Supplied records
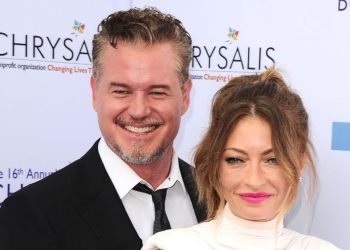 Rebecca Gayheart face à la mutuelle santé d’Eric Dane : un affrontement inattendu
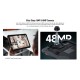 Ulefone Armor Pad 2 11" Tablet με WiFi & 4G (8GB/256GB) Μαύρο Ulefone Armor Pad 2 11" Tablet με WiFi & 4G (8GB/256GB) Μαύρο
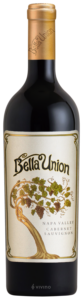 Bella Union, Cabernet Sauvignon, Napa Valley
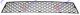 FR. BUMPER GRILLE ST150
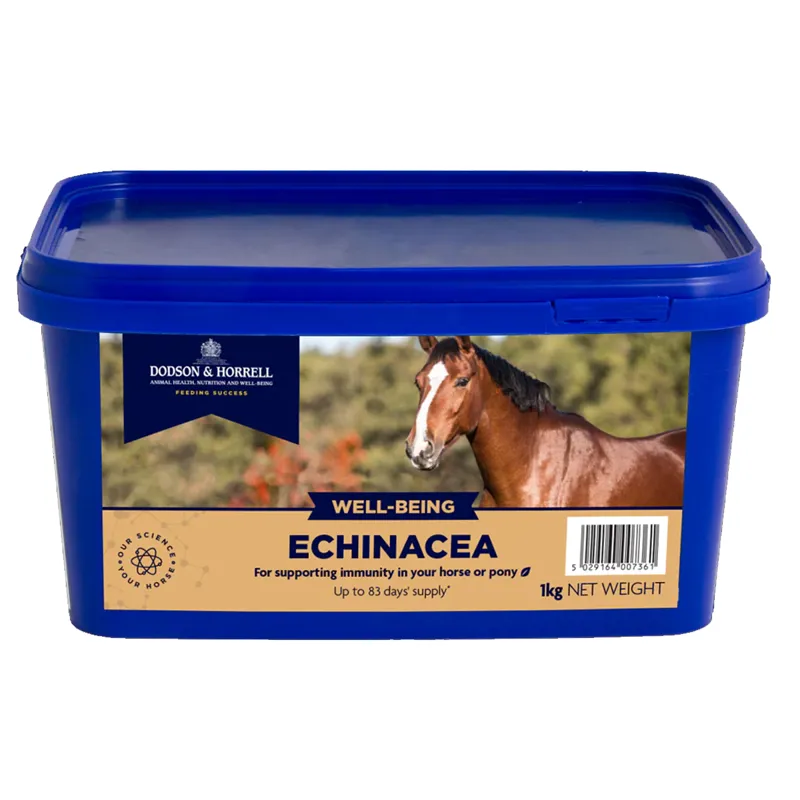 Dodson and Horrell Echinacea - 1kg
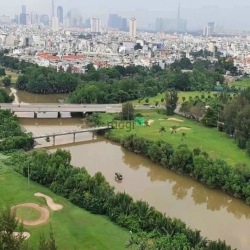 Bán Happy Valley, PMH,Q7 dt 135m2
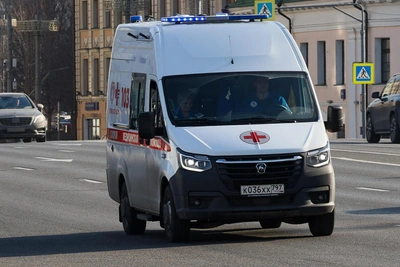Нападение с ножом у Центрального автовокзала: пострадавший в больнице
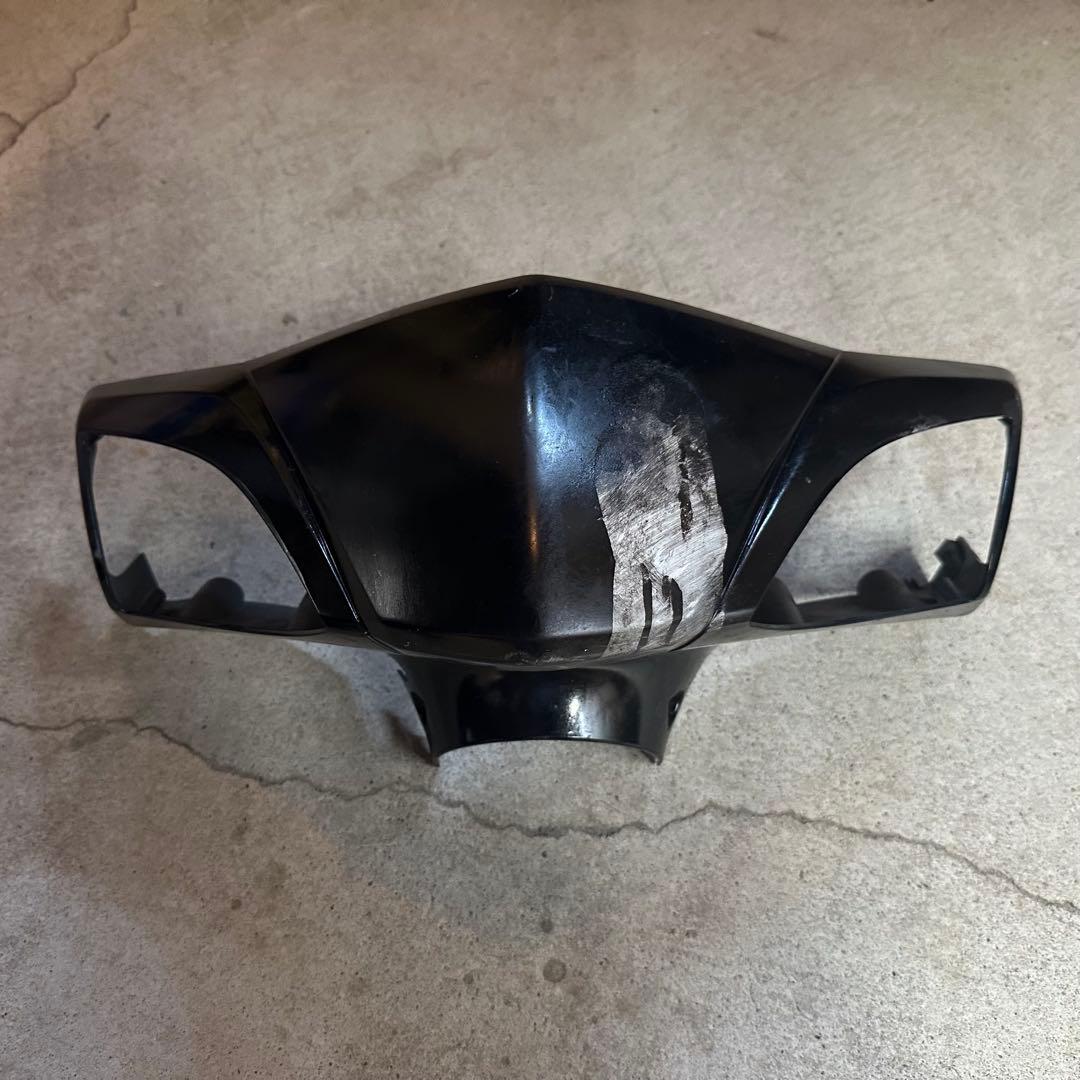 シグナスx SE44J 2型　台湾　カウルセット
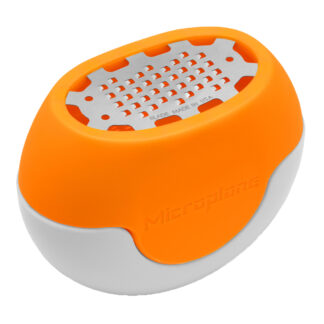 Zesterreibe FLEXI ZESTI orange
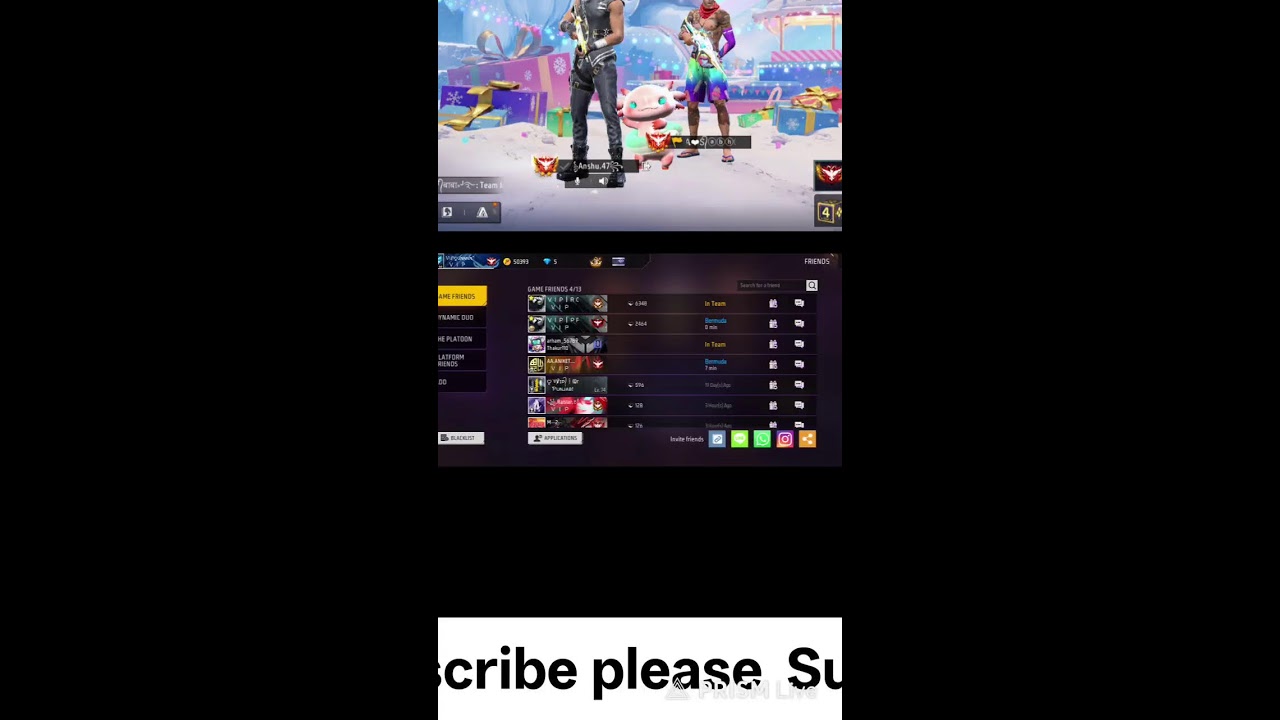 Live streaming of Anshugamer.64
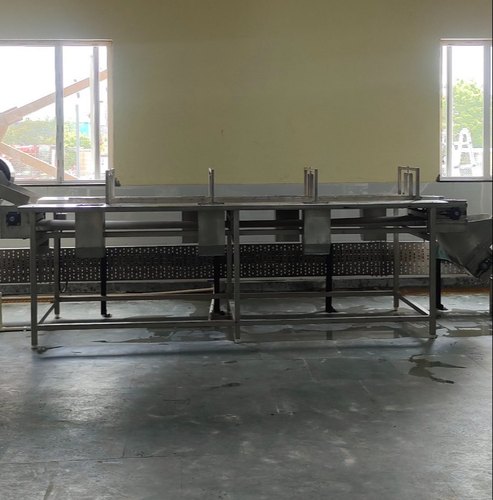 Inspection Conveyor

Problem to solve
The records above are to be repeated exactly, with the pictures left out.

Answer section
 Rebecca Gayheart face à la mutuelle santé d’Eric Dane : un affrontement inattendu
 Ulefone Armor Pad 2 11" Tablet με WiFi & 4G (8GB/256GB) Μαύρο Ulefone Armor Pad 2 11" Tablet με WiFi & 4G (8GB/256GB) Μαύρο
 Bella Union, Cabernet Sauvignon, Napa Valley
 FR. BUMPER GRILLE ST150
 Dodson and Horrell Echinacea - 1kg
 Bán Happy Valley, PMH,Q7 dt 135m2
Нападение с ножом у Центрального автовокзала: пострадавший в больнице
 シグナスx SE44J 2型　台湾　カウルセット
 Zesterreibe FLEXI ZESTI orange
 Live streaming of Anshugamer.64
 Inspection Conveyor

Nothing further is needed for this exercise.